The spirit was strong and vicious, but it couldn't compare to the real thing.
He ducked under a swipe of the blade, swept up the broken stem of the wine glass and lunged forward. He sidestepped the spirit - not nearly as fast as Sephiroth, he would have caught him - and leapt onto its back. He plunged the glass into his neck. The spirit staggered and gave up the shape.

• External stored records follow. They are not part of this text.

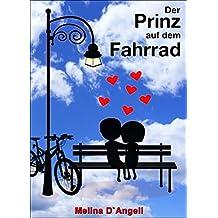 Der Prinz auf dem Fahrrad: Ein humorvoller Liebesroman (German Edition)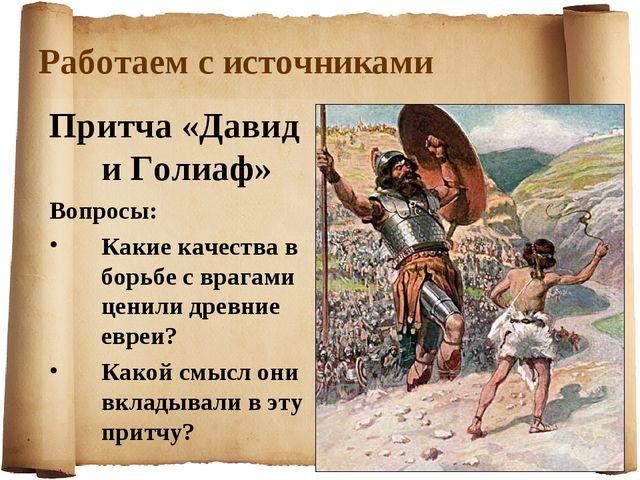 Работаем с источниками Притча «Давид и Голиаф» Вопросы: Какие качества в борь...
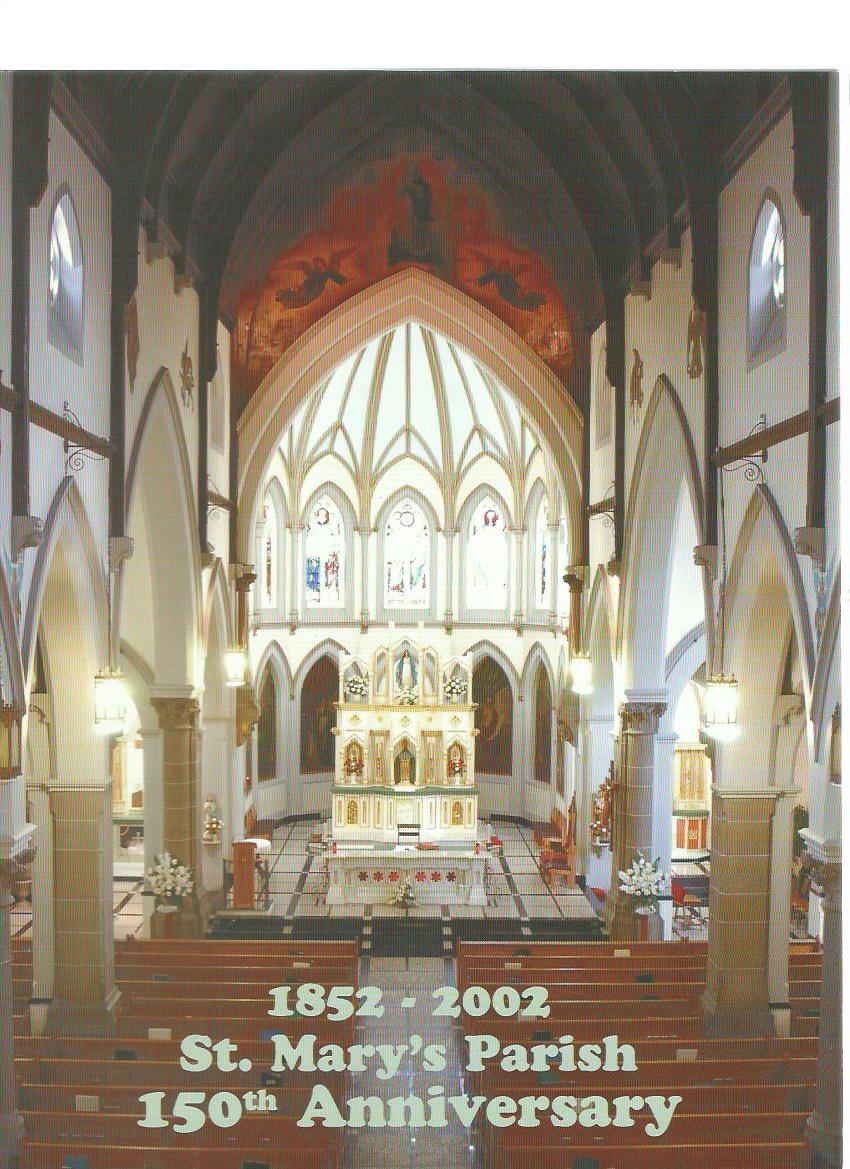 St. Mary's Parish: 150th Anniversary (1852-2002)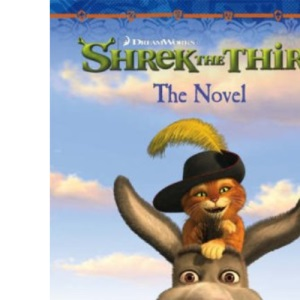 Shrek the Third - The Novel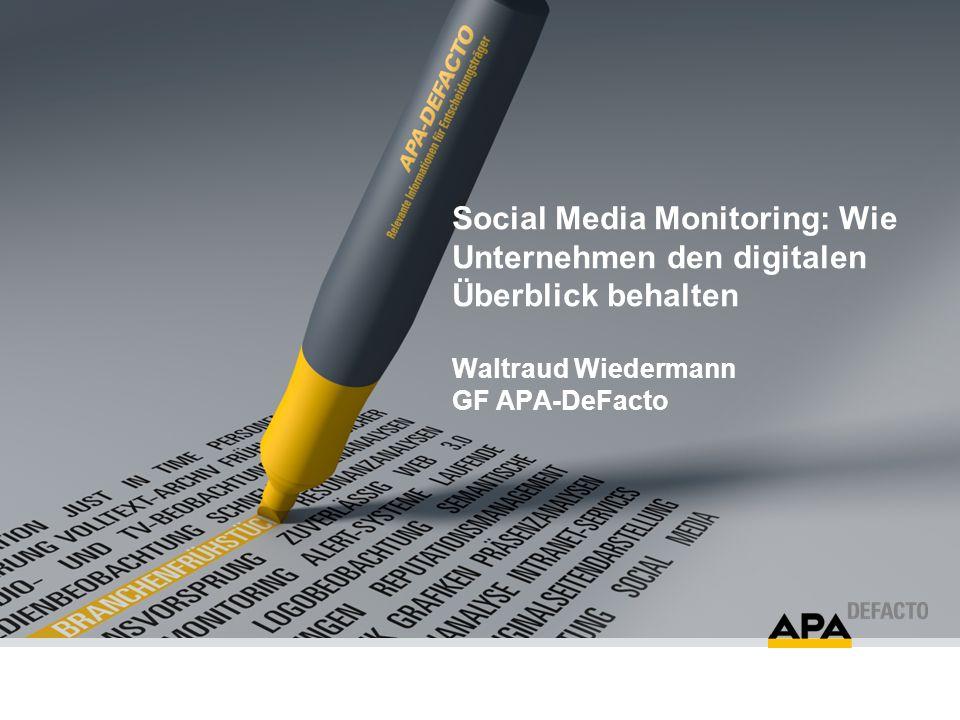 Social Media Monitoring: Wie Unternehmen den digitalen Überblick behalten Waltraud Wiedermann GF APA-DeFacto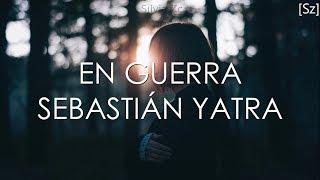 Sebasti N Yatra En Guerra Letra ft Camilo Echeverry.mp3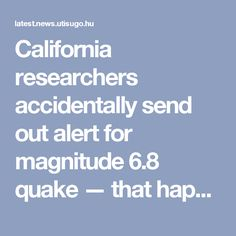 California researchers accidentally send out alert for magnitude 6.8 quake — that happened in 1925 | News 24 hours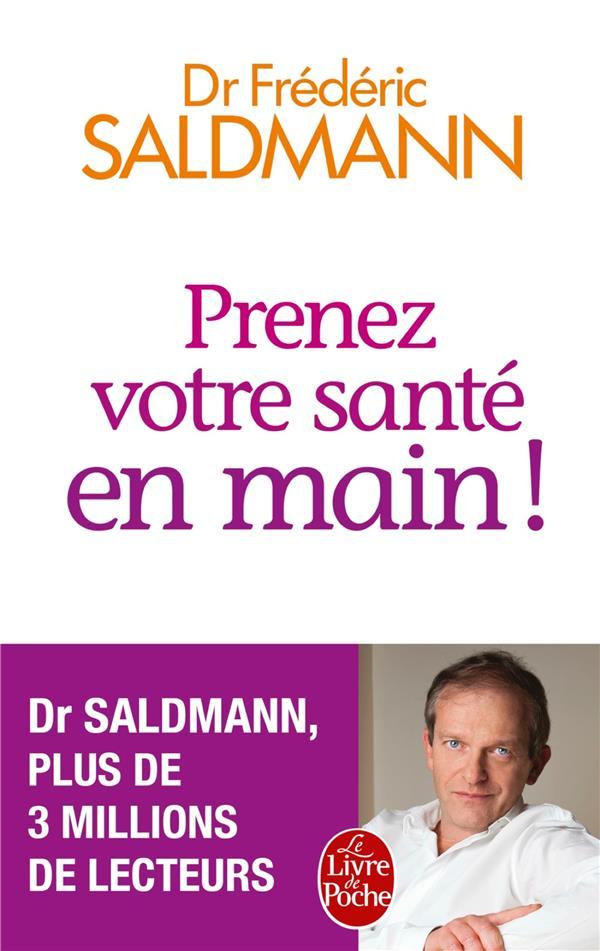 PRENEZ VOTRE SANTE EN MAIN ! Saldmann Frédéric Le Livre de poche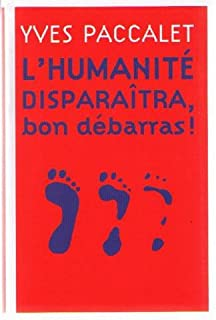 L'humanité disparaîtra, bon débarras !, Paccalet, Yves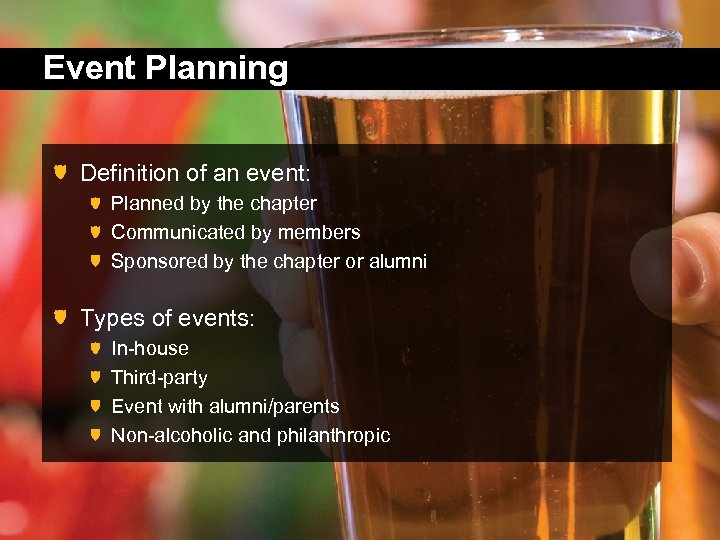 Event Planning Definition of an event: Planned by the chapter Communicated by members Sponsored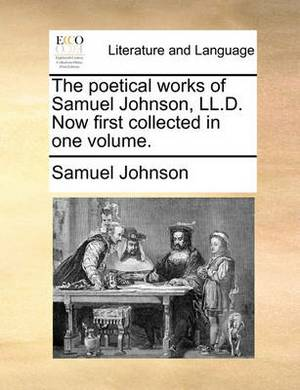 The Poetical Works of Samuel Johnson, LL.D. Now First Collected in One Volume.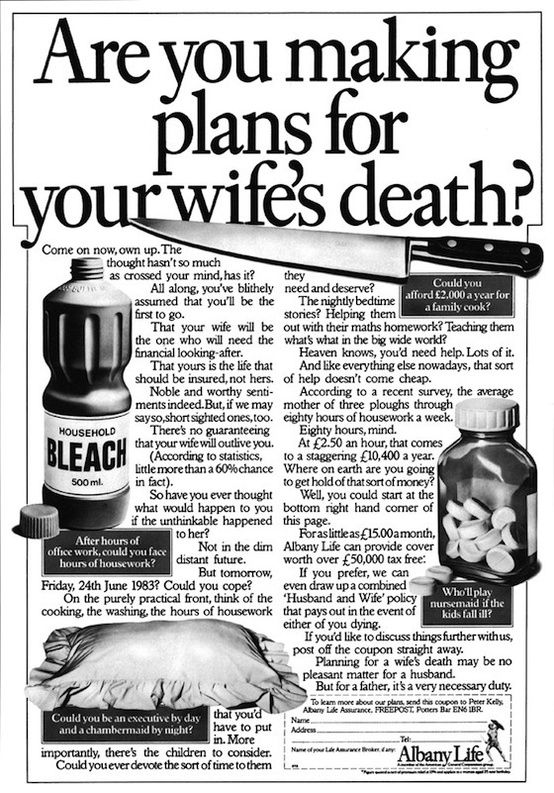 Even life insurance ads didn't sugarcoat nothing. | 10 More Vintage Ads That Didn't Dick Around: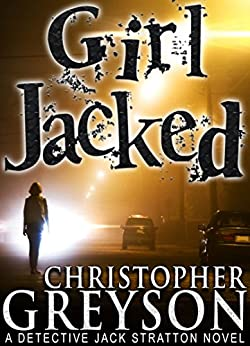 GIRL JACKED: Detective Jack Stratton Mystery Series (Detective Jack Stratton Mystery Thriller Series Book 1) by [Greyson, Christopher]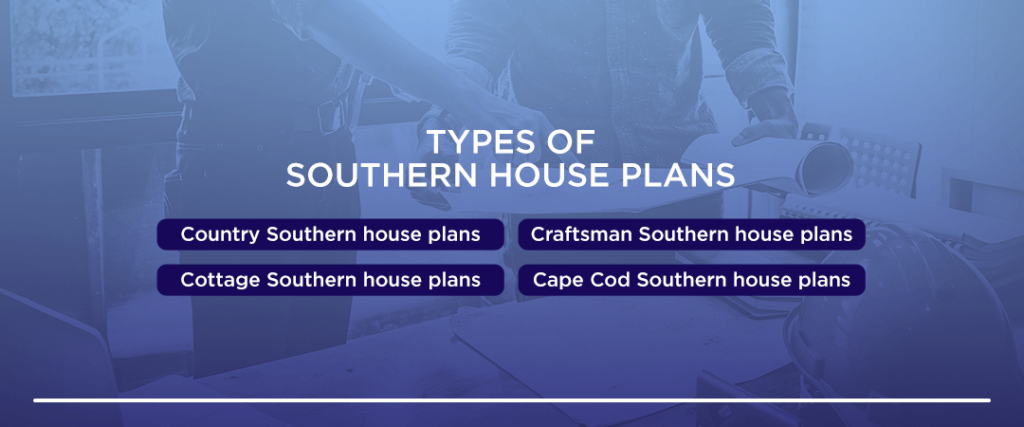 Types-of-Southern-House-Plans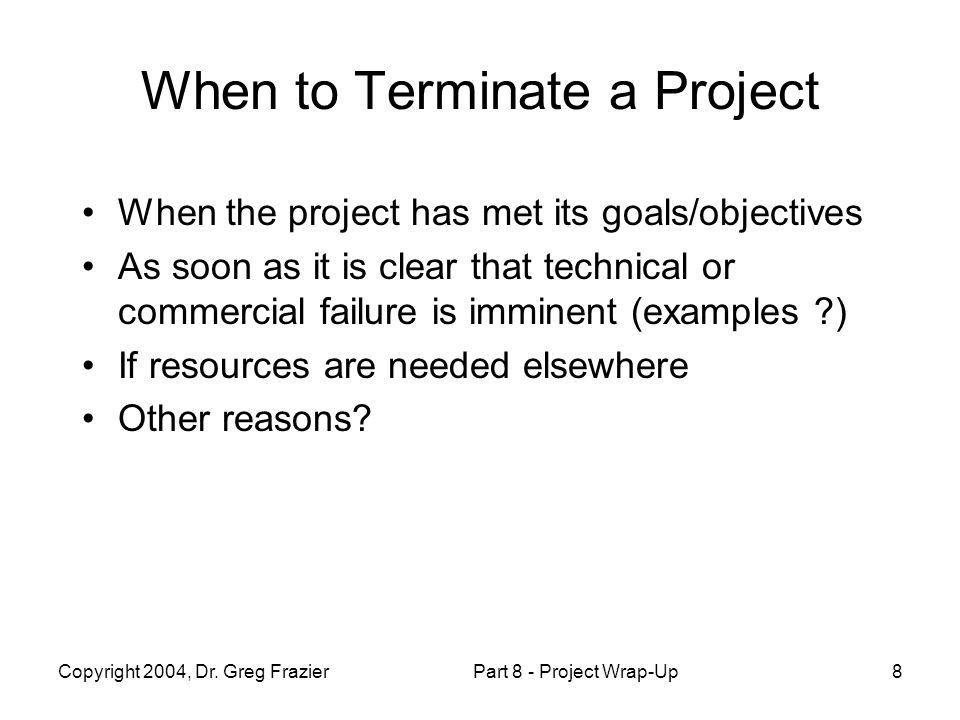 Copyright 2004, Dr. Greg FrazierPart 8 - Project Wrap-Up8 When to Terminate a Project When the project has met its goals/objectives As soon as it is c
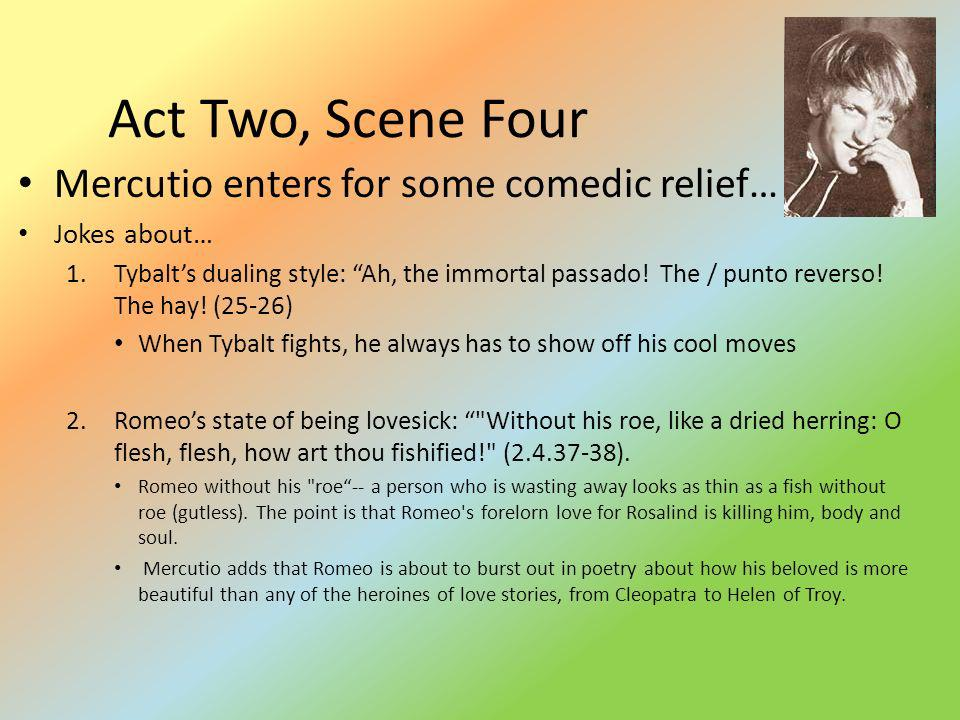 Act Two, Scene Four Mercutio enters for some comedic relief… Jokes about… 1.Tybalts dualing style: Ah, the immortal passado! The / punto reverso! The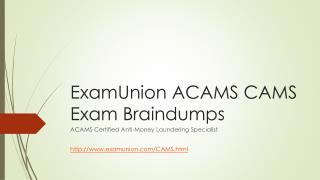 ExamUnion ACAMS CAMS Certified Anti-Money Laundering Specialist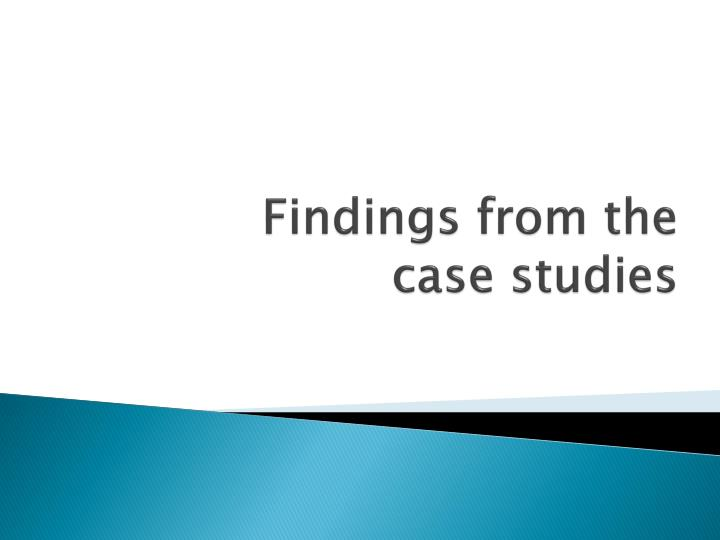 Findings from the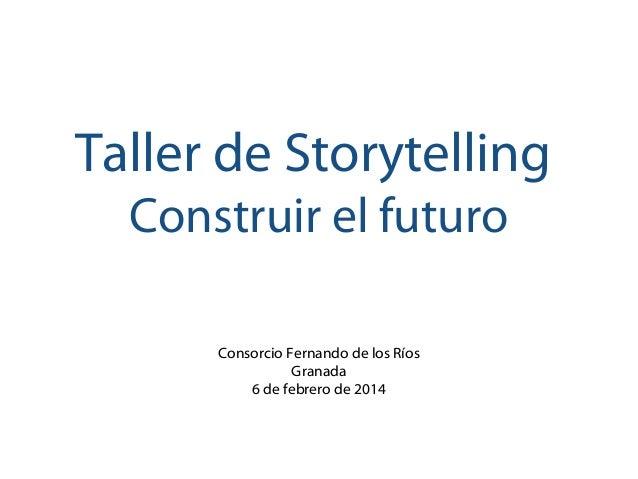 Taller de Storytelling Construir el futuro Consorcio Fernando de los Ríos Granada 6 de febrero de 2014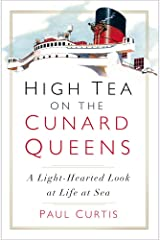 High Tea on the Cunard Queens: A Light-Hearted Look at Life at Sea Paperback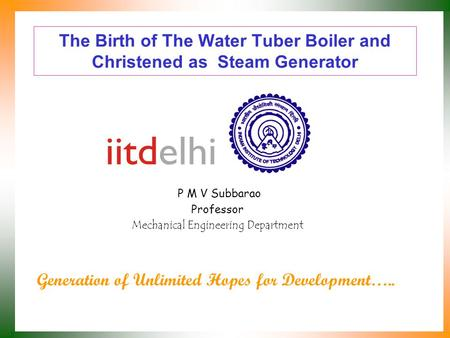 The Birth of The Water Tuber Boiler and Christened as Steam Generator P M V Subbarao Professor Mechanical Engineering Department Generation of Unlimited.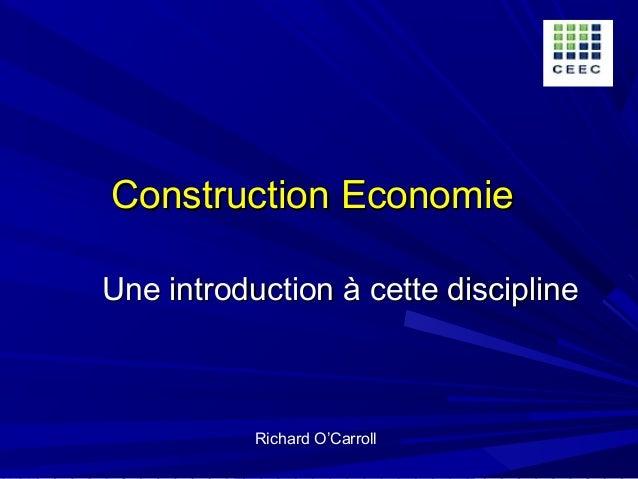 Construction EconomieConstruction Economie Une introduction à cette disciplineUne introduction à cette discipline Richard ...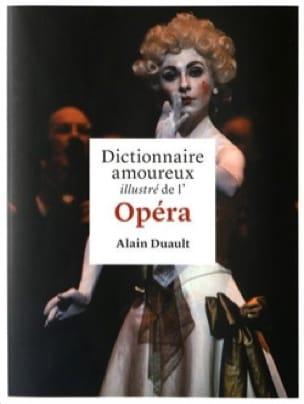 Alain DUAULT - Dictionnaire amoureux illustré de l'Opéra - Livre - di-arezzo.fr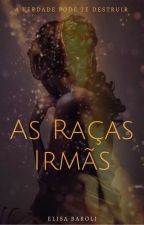As Raças Irmãs by ElisaBaroli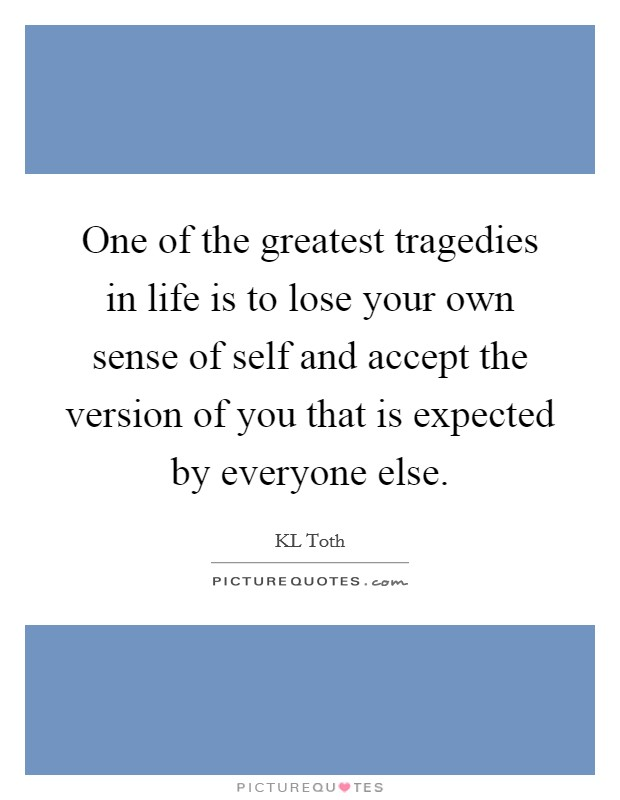 One of the greatest tragedies in life is to lose your own sense of self and accept the version of you that is expected by everyone else Picture Quote #1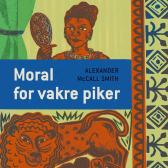 Moral for vakre piker - Alexander McCall Smith Gisken Armand Toril Hanssen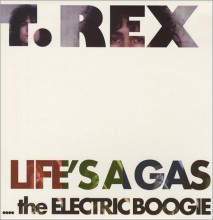 T. Rex - Life's A Gas - The Electric Boogie [160g YELLOW Vinyl LP]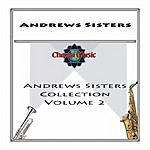 The Andrews Sisters Collection, Vol.2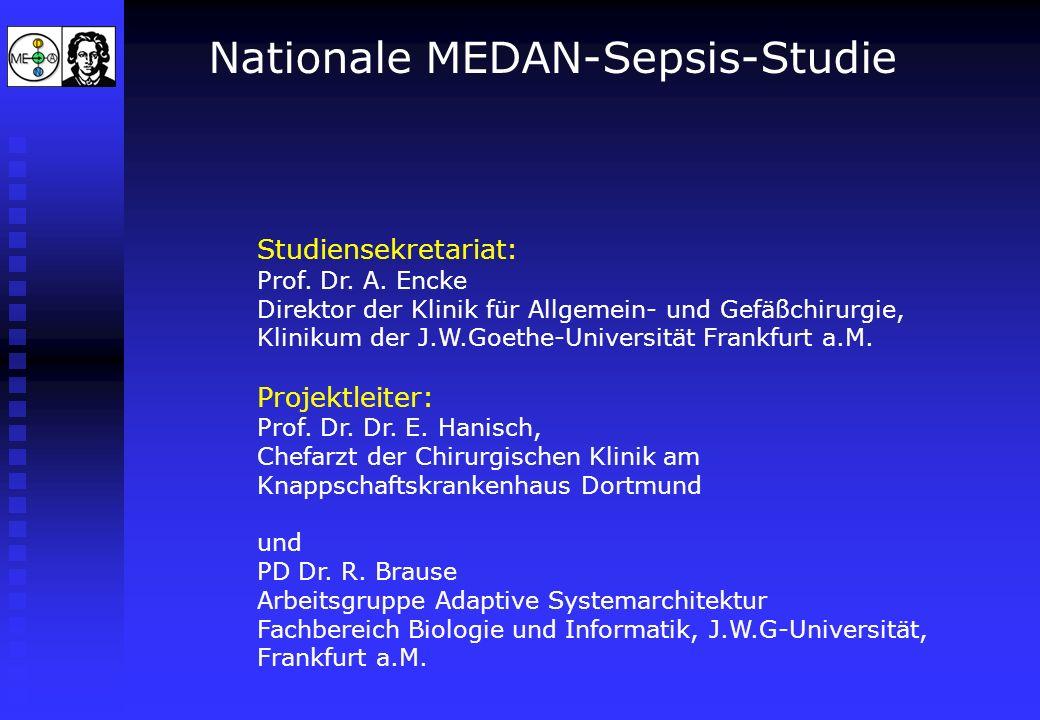Nationale MEDAN-Sepsis-Studie Studiensekretariat: Prof. Dr. A. Encke Direktor der Klinik für Allgemein- und Gefäßchirurgie, Klinikum der J.W.Goethe-Un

It grew taller, lankier, and a second set of pale arms sprung out and scrabbled at him. A cold hand grasped the back of his head. Cold seeped into him and something seized in his chest. Was it cold or was he cold? Was there a difference? He gasped against the invasion and stabbed it again, and again, and again. It couldn't have him. He refused to let it.
It screamed. His ears popped. It tore at him. He pushed the glass in deeper.
Living green light pulsed under his hands in place of blood. There was a crack and crunch of crystal grinding against itself. A high pitched whine split the air, the body he was holding onto staggered, and then shattered into sparkling light.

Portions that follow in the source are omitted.